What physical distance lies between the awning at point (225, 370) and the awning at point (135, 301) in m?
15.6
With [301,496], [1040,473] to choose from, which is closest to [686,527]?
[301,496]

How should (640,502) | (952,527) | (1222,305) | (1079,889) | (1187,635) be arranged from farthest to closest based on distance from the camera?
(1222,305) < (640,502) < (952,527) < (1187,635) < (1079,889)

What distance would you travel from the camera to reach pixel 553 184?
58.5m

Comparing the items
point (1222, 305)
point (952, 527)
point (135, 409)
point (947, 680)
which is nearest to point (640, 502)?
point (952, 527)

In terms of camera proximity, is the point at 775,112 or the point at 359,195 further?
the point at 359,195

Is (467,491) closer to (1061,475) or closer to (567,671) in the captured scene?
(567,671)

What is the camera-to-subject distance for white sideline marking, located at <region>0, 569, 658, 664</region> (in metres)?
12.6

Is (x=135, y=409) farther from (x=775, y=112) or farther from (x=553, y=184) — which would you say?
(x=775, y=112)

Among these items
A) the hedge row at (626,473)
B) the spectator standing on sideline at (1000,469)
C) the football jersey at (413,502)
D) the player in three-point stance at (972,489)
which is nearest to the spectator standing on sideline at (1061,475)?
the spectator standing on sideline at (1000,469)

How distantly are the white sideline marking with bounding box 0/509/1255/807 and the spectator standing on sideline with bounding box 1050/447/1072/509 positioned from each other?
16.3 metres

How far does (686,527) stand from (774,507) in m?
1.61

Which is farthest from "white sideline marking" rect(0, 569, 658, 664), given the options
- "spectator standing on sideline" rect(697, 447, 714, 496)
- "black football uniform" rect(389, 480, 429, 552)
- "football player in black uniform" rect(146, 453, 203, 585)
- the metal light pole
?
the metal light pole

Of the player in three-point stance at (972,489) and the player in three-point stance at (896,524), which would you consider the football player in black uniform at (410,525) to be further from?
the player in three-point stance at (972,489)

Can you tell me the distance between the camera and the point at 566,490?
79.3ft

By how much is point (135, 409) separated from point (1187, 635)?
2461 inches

+--

» **Problem requirements**
Can you copy all of the records above word for word, with every line unchanged and in the same order?

» **Finished answer**
What physical distance lies between the awning at point (225, 370) and the awning at point (135, 301) in m?
15.6
With [301,496], [1040,473] to choose from, which is closest to [686,527]?
[301,496]

How should (640,502) | (952,527) | (1222,305) | (1079,889) | (1187,635) be arranged from farthest to closest based on distance from the camera?
(1222,305) < (640,502) < (952,527) < (1187,635) < (1079,889)

What distance would you travel from the camera to reach pixel 553 184?
58.5m

Comparing the items
point (1222, 305)
point (952, 527)
point (135, 409)
point (947, 680)
which is nearest to point (640, 502)?
point (952, 527)

In terms of camera proximity, is the point at 775,112 or the point at 359,195 further?
the point at 359,195

Is (467,491) closer to (1061,475) or closer to (567,671) in the captured scene?
(567,671)

What is the camera-to-subject distance for white sideline marking, located at <region>0, 569, 658, 664</region> (in metres)?
12.6

Is (x=135, y=409) farther from (x=775, y=112) or farther from (x=553, y=184) — which would you say?
(x=775, y=112)

Among these items
A) the hedge row at (626,473)
B) the spectator standing on sideline at (1000,469)
C) the football jersey at (413,502)
D) the player in three-point stance at (972,489)
which is nearest to the spectator standing on sideline at (1061,475)?
the spectator standing on sideline at (1000,469)

How distantly are the white sideline marking with bounding box 0/509/1255/807 and the spectator standing on sideline with bounding box 1050/447/1072/509 positioned from each other?
16.3 metres

How far does (686,527) stand from (774,507) in m?
1.61

Which is farthest from "white sideline marking" rect(0, 569, 658, 664), given the options
- "spectator standing on sideline" rect(697, 447, 714, 496)
- "black football uniform" rect(389, 480, 429, 552)
- "football player in black uniform" rect(146, 453, 203, 585)
- the metal light pole
?
the metal light pole

Of the player in three-point stance at (972,489) and the player in three-point stance at (896,524), which would you consider the football player in black uniform at (410,525) to be further from?
the player in three-point stance at (972,489)

Can you tell me the distance between the camera and the point at 566,490?
79.3ft

By how much is point (135, 409) separated from point (1187, 635)?
2461 inches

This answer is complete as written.